I've Never Met a Nice South African

"I've Never Met a Nice South African" is a satirical song originating in a sketch on the British television series Spitting Image (series 2, episode 5). It was written by John Lloyd and Peter Brewis and was sung by Andy Roberts. In 1986 it was commercially released as the B-side of the chart-topping "The Chicken Song".[1] When the song was recorded, South Africa was under apartheid and widely considered a pariah state.

The song is narrated in the music video by a seasoned expatriate traveller who describes his unlikely experiences to a bored bartender (Lord Lucan). The narrator has met the Loch Ness Monster, had a close encounter ("of the 22nd kind, That's when an alien spaceship, Disappears up your behind!"), seen unicorns in Burma, met a working Yorkshire miner and had sunstroke in the Arctic, but despite all these exotic experiences, he has never met a nice South African. The lyrics bluntly describe South Africans in a variety of insulting ways, such as "arrogant bastards who hate black people", "ignorant loud-mouths with no sense of humour" and "talentless murderers who smell like baboons". The chorus is sung by a number of gun-toting white South Africans, out on safari wearing Springbok jerseys. As the song progresses, dead animals are piled up on their jeep and the barman becomes ever sleepier before collapsing on the floor.

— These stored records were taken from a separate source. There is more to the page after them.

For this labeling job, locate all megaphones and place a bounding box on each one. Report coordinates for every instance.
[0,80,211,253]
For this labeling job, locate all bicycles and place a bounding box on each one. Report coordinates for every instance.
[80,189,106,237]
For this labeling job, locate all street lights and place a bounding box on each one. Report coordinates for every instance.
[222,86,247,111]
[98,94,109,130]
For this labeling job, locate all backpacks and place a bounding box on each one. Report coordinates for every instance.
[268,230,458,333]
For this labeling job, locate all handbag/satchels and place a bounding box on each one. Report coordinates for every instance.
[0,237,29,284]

In the closing verse, the South African chorus names writer and anti-apartheid activist Breyten Breytenbach, exceptionally, as "quite a nice South African" who has "hardly ever killed anyone," and say "that's why we put him in prison". At the time Breytenbach had, as the song points out, been living in exile in Paris and had been previously imprisoned by the South African regime for his interracial marriage. It has also been speculated that the song was also poking fun at the South African-born series producer, Jon Blair.